Included on lists that we wrote in 2005 were:
- A sense that people were more open. Recent reading suggests that young people are encouraged far more than in the UK to be informed and have opinions, but also to listen to the opinions of others.
- Linked to this, a friendliness and mannerliness with apparent concern for the wellbeing of others.
- A better work/life balance, despite shorter vacations (holidays) – this suggests that Canadians are good at making the most of what is on offer.
- A sense of a genuine basis for multi-ethnic fusion – the cultural mosaic.
- An impression that commitment to the community remains a central part of Canadian culture, even in its cities. In the UK my perception is that the constant focus on individual rights has skewed collective consciousness to the point where awareness of the responsibility of that individual to society has almost disappeared.
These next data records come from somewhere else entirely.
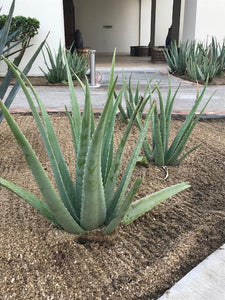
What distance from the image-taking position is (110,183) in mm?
1331

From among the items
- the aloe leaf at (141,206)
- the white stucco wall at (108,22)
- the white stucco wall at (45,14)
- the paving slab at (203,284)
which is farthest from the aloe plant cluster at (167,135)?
the white stucco wall at (108,22)

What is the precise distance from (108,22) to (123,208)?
17506 millimetres

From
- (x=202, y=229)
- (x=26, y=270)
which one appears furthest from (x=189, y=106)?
(x=26, y=270)

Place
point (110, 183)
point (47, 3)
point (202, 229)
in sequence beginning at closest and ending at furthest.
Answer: point (110, 183) < point (202, 229) < point (47, 3)

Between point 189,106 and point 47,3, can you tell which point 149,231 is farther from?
point 47,3

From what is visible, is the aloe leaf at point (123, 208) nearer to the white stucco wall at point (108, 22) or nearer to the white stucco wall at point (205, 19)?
the white stucco wall at point (205, 19)

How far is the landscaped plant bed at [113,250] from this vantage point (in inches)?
48.0

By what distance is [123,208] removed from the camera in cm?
119

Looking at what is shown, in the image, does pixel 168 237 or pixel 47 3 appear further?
pixel 47 3

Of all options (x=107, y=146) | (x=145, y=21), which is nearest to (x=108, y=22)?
(x=145, y=21)

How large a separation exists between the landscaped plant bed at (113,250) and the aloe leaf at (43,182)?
0.42ft

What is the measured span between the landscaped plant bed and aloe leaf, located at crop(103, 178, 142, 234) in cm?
9

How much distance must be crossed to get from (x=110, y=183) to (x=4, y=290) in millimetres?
570

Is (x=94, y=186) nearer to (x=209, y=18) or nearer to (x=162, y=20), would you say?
(x=209, y=18)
- Distinct seasons – yes, we know that current temperatures of up to 17C are not representative of a normal November in Toronto! It is going to get cold. But we have also met Canadians who have experienced the British winter and acknowledge that even in Toronto’s ‘vicious’ winter, they have never felt so cold as in the much less extreme damp cold in the UK and that the lack of sunlight saps the spirit. Talk to us in March . . .
- Cleaner air – even in Toronto, this feels to be the case and certainly out of the city it is wonderful.
- Empty roads – OK, again not in the Greater Toronto Area (GTA), but driving to and from Georgian Bay in July was a delight and a recent trip out to Niagara so much less stressful than a similar expedition in England.
- Open spaces, glorious scenery, lakes, mountains – so much to explore!
- The wide range of physical activities available – skating, snow-shoeing, skiing, snowmobiles, sailing, canoeing, cycling, blading, hiking – many of them possible even in the city and certainly available within an easy drive.
- Social and cultural opportunities – in particular with the shift from our original focus of the Kootenay Rockies (Nelson) to Toronto, we have wonderful access to theatre, art galleries and local art and artisan culture, film, music and more.
- Intellectual stimulation – Paul has already been to a conference the like of which he did not have access to in the UK and has three meet-up groups on his schedule in the next couple of weeks. I am beginning to tap into talks organised by the Library, Royal Ontario Museum (ROM) and others.
Our main difficulty as incomers is to find enough focus and not to be ‘kids in a candy shop’, either cramming our lives too full or unable to choose. We still need to schedule in sleep time!
A classic English breakfast/brunch:
A classic Canadian brunch:
Ultimate Eggs – layered hash browns, sausage, back bacon, sweet red peppers and two lightly poached eggs topped with a sundried tomato and feta butter sauce
– I think you can see what Paul felt about his first meal on a glorious sunny Sunday morning in Toronto the day after our arrival in October 2009:
They say everything is bigger in North America . . .
(sorry about the picture quality, I was laughing too much!)